• What is being asked:
Nothing but the data itself, reproduced exactly, is the expected answer.
--- Data Enclosed Below ---
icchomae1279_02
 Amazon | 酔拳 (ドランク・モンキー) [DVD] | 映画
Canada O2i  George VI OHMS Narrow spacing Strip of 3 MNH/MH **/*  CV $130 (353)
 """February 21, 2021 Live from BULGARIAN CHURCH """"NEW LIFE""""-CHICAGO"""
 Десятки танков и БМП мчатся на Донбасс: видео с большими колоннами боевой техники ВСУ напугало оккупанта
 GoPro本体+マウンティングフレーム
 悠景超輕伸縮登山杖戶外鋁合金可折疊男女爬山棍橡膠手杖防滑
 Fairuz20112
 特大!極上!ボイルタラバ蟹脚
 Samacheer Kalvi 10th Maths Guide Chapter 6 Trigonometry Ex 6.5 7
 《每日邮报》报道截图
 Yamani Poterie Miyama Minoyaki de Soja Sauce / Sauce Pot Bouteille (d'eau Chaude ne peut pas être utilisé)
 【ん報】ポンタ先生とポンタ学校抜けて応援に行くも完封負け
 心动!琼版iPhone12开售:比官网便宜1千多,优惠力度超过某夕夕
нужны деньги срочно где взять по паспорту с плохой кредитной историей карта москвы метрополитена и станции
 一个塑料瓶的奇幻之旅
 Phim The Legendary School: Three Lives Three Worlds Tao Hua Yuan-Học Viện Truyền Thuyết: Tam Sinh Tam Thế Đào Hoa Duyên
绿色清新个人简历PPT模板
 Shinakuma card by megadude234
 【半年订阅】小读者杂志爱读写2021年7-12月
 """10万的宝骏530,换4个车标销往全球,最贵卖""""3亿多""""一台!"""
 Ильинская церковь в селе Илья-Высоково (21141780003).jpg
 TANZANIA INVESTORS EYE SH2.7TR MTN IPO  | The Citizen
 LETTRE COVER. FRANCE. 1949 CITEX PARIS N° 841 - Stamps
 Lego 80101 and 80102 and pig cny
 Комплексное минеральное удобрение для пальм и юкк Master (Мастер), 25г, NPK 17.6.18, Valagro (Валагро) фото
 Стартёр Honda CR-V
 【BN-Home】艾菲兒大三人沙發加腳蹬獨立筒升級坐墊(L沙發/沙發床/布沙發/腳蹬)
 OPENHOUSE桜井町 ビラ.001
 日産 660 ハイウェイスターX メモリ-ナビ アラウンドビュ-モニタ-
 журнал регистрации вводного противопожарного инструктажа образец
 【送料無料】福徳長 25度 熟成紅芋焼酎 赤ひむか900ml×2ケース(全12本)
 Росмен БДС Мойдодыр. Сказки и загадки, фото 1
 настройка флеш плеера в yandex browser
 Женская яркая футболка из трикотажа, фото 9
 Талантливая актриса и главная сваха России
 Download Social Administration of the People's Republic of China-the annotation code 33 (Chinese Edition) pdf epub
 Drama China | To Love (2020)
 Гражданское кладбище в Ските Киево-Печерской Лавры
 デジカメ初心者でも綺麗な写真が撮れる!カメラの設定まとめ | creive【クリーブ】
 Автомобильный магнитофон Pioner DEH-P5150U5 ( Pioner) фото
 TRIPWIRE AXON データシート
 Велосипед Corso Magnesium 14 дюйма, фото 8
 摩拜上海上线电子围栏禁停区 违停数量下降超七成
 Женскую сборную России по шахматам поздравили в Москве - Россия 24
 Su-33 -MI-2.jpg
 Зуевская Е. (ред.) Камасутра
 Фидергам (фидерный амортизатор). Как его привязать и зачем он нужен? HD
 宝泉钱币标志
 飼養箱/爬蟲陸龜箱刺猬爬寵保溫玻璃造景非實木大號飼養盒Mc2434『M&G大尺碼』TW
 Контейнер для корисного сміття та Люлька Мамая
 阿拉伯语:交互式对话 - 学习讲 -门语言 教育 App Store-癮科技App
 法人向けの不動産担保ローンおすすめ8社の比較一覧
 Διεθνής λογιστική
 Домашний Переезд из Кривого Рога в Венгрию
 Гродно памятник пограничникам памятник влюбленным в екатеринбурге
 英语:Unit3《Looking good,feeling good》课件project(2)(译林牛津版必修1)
--- End of Enclosed Data ---
• Solution to the problem:
icchomae1279_02
 Amazon | 酔拳 (ドランク・モンキー) [DVD] | 映画
Canada O2i  George VI OHMS Narrow spacing Strip of 3 MNH/MH **/*  CV $130 (353)
 """February 21, 2021 Live from BULGARIAN CHURCH """"NEW LIFE""""-CHICAGO"""
 Десятки танков и БМП мчатся на Донбасс: видео с большими колоннами боевой техники ВСУ напугало оккупанта
 GoPro本体+マウンティングフレーム
 悠景超輕伸縮登山杖戶外鋁合金可折疊男女爬山棍橡膠手杖防滑
 Fairuz20112
 特大!極上!ボイルタラバ蟹脚
 Samacheer Kalvi 10th Maths Guide Chapter 6 Trigonometry Ex 6.5 7
 《每日邮报》报道截图
 Yamani Poterie Miyama Minoyaki de Soja Sauce / Sauce Pot Bouteille (d'eau Chaude ne peut pas être utilisé)
 【ん報】ポンタ先生とポンタ学校抜けて応援に行くも完封負け
 心动!琼版iPhone12开售:比官网便宜1千多,优惠力度超过某夕夕
нужны деньги срочно где взять по паспорту с плохой кредитной историей карта москвы метрополитена и станции
 一个塑料瓶的奇幻之旅
 Phim The Legendary School: Three Lives Three Worlds Tao Hua Yuan-Học Viện Truyền Thuyết: Tam Sinh Tam Thế Đào Hoa Duyên
绿色清新个人简历PPT模板
 Shinakuma card by megadude234
 【半年订阅】小读者杂志爱读写2021年7-12月
 """10万的宝骏530,换4个车标销往全球,最贵卖""""3亿多""""一台!"""
 Ильинская церковь в селе Илья-Высоково (21141780003).jpg
 TANZANIA INVESTORS EYE SH2.7TR MTN IPO  | The Citizen
 LETTRE COVER. FRANCE. 1949 CITEX PARIS N° 841 - Stamps
 Lego 80101 and 80102 and pig cny
 Комплексное минеральное удобрение для пальм и юкк Master (Мастер), 25г, NPK 17.6.18, Valagro (Валагро) фото
 Стартёр Honda CR-V
 【BN-Home】艾菲兒大三人沙發加腳蹬獨立筒升級坐墊(L沙發/沙發床/布沙發/腳蹬)
 OPENHOUSE桜井町 ビラ.001
 日産 660 ハイウェイスターX メモリ-ナビ アラウンドビュ-モニタ-
 журнал регистрации вводного противопожарного инструктажа образец
 【送料無料】福徳長 25度 熟成紅芋焼酎 赤ひむか900ml×2ケース(全12本)
 Росмен БДС Мойдодыр. Сказки и загадки, фото 1
 настройка флеш плеера в yandex browser
 Женская яркая футболка из трикотажа, фото 9
 Талантливая актриса и главная сваха России
 Download Social Administration of the People's Republic of China-the annotation code 33 (Chinese Edition) pdf epub
 Drama China | To Love (2020)
 Гражданское кладбище в Ските Киево-Печерской Лавры
 デジカメ初心者でも綺麗な写真が撮れる!カメラの設定まとめ | creive【クリーブ】
 Автомобильный магнитофон Pioner DEH-P5150U5 ( Pioner) фото
 TRIPWIRE AXON データシート
 Велосипед Corso Magnesium 14 дюйма, фото 8
 摩拜上海上线电子围栏禁停区 违停数量下降超七成
 Женскую сборную России по шахматам поздравили в Москве - Россия 24
 Su-33 -MI-2.jpg
 Зуевская Е. (ред.) Камасутра
 Фидергам (фидерный амортизатор). Как его привязать и зачем он нужен? HD
 宝泉钱币标志
 飼養箱/爬蟲陸龜箱刺猬爬寵保溫玻璃造景非實木大號飼養盒Mc2434『M&G大尺碼』TW
 Контейнер для корисного сміття та Люлька Мамая
 阿拉伯语:交互式对话 - 学习讲 -门语言 教育 App Store-癮科技App
 法人向けの不動産担保ローンおすすめ8社の比較一覧
 Διεθνής λογιστική
 Домашний Переезд из Кривого Рога в Венгрию
 Гродно памятник пограничникам памятник влюбленным в екатеринбурге
 英语:Unit3《Looking good,feeling good》课件project(2)(译林牛津版必修1)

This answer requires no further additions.